• _The exercise_:
Please copy out, word for word, the stretch of entries from the line containing "How far is carved" through the end of the entries.

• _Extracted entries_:
+--

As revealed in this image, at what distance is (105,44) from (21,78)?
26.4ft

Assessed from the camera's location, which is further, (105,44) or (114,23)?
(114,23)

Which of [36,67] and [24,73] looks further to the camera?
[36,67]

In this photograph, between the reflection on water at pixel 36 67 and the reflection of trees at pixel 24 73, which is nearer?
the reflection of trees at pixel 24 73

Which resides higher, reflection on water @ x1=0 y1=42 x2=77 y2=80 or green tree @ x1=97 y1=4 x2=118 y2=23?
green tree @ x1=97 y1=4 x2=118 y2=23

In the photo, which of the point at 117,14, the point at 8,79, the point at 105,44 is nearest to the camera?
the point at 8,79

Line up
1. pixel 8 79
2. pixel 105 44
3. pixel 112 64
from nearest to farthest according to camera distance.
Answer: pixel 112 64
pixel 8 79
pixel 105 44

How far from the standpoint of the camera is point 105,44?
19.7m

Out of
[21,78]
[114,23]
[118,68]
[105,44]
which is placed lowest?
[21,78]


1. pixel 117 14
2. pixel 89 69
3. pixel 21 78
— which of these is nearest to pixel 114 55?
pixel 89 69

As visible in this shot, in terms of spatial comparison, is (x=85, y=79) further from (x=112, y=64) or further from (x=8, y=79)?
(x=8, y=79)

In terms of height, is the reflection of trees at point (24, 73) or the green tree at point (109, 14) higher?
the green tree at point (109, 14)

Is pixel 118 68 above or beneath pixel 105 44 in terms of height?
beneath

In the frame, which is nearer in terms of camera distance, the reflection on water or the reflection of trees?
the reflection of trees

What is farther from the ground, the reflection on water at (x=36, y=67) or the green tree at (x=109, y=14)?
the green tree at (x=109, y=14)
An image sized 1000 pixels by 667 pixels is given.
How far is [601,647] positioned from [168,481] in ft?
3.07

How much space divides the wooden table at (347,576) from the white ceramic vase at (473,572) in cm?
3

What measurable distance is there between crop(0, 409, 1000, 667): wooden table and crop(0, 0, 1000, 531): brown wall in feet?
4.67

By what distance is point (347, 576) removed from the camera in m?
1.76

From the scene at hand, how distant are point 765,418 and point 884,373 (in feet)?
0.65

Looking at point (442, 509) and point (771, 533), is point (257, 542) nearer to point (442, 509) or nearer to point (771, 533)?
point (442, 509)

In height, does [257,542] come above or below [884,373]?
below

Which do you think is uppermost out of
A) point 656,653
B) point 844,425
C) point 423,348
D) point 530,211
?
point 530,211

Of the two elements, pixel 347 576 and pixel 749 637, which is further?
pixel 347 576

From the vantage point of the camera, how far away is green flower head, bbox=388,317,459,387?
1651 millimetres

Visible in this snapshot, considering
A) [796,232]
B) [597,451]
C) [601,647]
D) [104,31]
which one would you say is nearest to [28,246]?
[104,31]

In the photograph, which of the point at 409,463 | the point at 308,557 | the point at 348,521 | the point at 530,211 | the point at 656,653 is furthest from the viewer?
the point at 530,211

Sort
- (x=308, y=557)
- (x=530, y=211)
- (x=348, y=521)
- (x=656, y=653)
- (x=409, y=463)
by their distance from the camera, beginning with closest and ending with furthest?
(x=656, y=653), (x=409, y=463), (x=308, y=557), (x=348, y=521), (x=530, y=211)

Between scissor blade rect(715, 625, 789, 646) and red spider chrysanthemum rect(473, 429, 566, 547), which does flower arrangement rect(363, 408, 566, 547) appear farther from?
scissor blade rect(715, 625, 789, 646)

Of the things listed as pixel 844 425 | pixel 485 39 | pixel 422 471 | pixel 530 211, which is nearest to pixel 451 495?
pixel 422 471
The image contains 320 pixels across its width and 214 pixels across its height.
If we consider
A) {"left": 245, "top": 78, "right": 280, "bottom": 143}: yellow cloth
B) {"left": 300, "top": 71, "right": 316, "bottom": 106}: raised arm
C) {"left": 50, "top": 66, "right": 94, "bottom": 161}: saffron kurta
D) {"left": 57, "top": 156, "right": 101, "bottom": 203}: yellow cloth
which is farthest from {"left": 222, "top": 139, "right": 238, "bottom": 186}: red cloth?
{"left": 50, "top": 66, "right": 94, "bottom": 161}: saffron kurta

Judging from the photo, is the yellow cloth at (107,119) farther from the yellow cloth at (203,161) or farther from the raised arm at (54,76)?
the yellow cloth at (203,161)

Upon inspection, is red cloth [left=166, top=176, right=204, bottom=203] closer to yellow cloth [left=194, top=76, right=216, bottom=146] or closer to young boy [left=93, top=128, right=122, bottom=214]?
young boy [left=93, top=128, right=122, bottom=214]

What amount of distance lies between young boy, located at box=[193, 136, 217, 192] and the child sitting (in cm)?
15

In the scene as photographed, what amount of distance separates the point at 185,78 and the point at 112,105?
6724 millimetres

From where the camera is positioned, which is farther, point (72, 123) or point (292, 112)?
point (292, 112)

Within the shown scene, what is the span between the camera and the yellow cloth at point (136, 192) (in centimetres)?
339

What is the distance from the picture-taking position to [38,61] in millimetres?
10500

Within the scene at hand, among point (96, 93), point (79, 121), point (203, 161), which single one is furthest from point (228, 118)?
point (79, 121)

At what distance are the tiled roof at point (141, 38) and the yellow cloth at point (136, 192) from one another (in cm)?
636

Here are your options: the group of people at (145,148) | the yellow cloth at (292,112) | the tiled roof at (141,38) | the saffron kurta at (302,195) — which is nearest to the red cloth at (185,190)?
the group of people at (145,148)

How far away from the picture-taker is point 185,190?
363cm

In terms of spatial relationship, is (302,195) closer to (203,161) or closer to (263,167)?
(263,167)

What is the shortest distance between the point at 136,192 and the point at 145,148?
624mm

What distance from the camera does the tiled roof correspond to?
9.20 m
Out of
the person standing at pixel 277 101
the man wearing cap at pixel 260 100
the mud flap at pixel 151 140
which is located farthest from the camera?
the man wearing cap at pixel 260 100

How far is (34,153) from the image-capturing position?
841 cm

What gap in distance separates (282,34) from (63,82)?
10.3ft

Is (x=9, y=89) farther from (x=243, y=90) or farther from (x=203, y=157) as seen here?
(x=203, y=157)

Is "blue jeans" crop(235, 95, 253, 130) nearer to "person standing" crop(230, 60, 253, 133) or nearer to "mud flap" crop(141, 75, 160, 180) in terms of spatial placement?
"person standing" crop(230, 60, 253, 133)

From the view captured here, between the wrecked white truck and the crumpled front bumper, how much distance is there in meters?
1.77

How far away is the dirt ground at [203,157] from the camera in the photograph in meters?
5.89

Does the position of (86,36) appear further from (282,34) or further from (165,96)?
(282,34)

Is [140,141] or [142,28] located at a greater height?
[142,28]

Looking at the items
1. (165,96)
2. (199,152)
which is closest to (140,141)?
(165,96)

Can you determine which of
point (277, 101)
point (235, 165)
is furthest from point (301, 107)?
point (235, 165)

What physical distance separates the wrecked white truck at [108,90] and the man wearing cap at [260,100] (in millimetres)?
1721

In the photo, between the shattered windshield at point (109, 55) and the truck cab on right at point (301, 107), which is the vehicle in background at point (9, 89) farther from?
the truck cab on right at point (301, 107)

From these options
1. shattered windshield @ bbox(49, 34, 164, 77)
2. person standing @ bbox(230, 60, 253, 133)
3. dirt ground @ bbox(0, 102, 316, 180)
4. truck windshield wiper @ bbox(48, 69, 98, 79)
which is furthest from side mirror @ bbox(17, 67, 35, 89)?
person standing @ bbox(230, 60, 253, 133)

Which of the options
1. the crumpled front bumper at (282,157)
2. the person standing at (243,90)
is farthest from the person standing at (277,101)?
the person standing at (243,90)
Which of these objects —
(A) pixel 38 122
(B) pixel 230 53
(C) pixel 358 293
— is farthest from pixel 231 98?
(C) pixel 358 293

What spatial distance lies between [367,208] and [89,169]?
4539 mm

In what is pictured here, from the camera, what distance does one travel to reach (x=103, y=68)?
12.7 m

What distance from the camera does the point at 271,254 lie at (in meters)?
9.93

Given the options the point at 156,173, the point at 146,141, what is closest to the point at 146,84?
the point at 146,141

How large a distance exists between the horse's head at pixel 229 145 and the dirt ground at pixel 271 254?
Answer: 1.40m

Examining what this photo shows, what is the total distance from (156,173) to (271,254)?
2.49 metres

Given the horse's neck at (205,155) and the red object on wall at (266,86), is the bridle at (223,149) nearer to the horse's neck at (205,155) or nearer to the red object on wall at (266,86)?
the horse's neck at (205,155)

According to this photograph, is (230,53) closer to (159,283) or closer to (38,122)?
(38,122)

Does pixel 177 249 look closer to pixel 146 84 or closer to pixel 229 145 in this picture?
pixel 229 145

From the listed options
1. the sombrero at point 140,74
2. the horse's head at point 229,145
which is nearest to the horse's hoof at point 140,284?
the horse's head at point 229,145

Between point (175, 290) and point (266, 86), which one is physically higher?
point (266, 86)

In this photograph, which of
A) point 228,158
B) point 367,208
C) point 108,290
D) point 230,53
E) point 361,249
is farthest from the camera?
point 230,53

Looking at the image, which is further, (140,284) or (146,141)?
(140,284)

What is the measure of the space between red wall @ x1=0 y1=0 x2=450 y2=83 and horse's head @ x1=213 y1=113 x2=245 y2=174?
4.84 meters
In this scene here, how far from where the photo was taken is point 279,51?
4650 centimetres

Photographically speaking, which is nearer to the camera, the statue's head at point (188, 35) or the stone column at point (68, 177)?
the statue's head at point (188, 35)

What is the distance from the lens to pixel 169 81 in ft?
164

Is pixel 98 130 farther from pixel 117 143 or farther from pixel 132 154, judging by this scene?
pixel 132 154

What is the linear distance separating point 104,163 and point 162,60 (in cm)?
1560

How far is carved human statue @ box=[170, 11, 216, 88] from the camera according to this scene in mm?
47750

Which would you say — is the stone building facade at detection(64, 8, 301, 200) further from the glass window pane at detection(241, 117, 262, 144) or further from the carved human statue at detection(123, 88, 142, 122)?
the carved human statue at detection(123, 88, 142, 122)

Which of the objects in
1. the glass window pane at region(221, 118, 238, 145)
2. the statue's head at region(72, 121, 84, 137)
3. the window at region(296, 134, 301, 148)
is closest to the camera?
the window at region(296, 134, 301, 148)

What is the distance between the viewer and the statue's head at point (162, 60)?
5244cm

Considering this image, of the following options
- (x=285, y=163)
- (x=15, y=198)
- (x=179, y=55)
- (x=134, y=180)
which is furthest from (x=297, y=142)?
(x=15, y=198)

+--

• _Exercise output_:
How far is carved human statue @ box=[170, 11, 216, 88] from the camera according to this scene in mm?
47750

Which would you say — is the stone building facade at detection(64, 8, 301, 200) further from the glass window pane at detection(241, 117, 262, 144) or further from the carved human statue at detection(123, 88, 142, 122)?
the carved human statue at detection(123, 88, 142, 122)

Which of the objects in
1. the glass window pane at region(221, 118, 238, 145)
2. the statue's head at region(72, 121, 84, 137)
3. the window at region(296, 134, 301, 148)
is closest to the camera?
the window at region(296, 134, 301, 148)

What is the distance between the viewer and the statue's head at point (162, 60)?
5244cm

Considering this image, of the following options
- (x=285, y=163)
- (x=15, y=198)
- (x=179, y=55)
- (x=134, y=180)
which is furthest from (x=297, y=142)?
(x=15, y=198)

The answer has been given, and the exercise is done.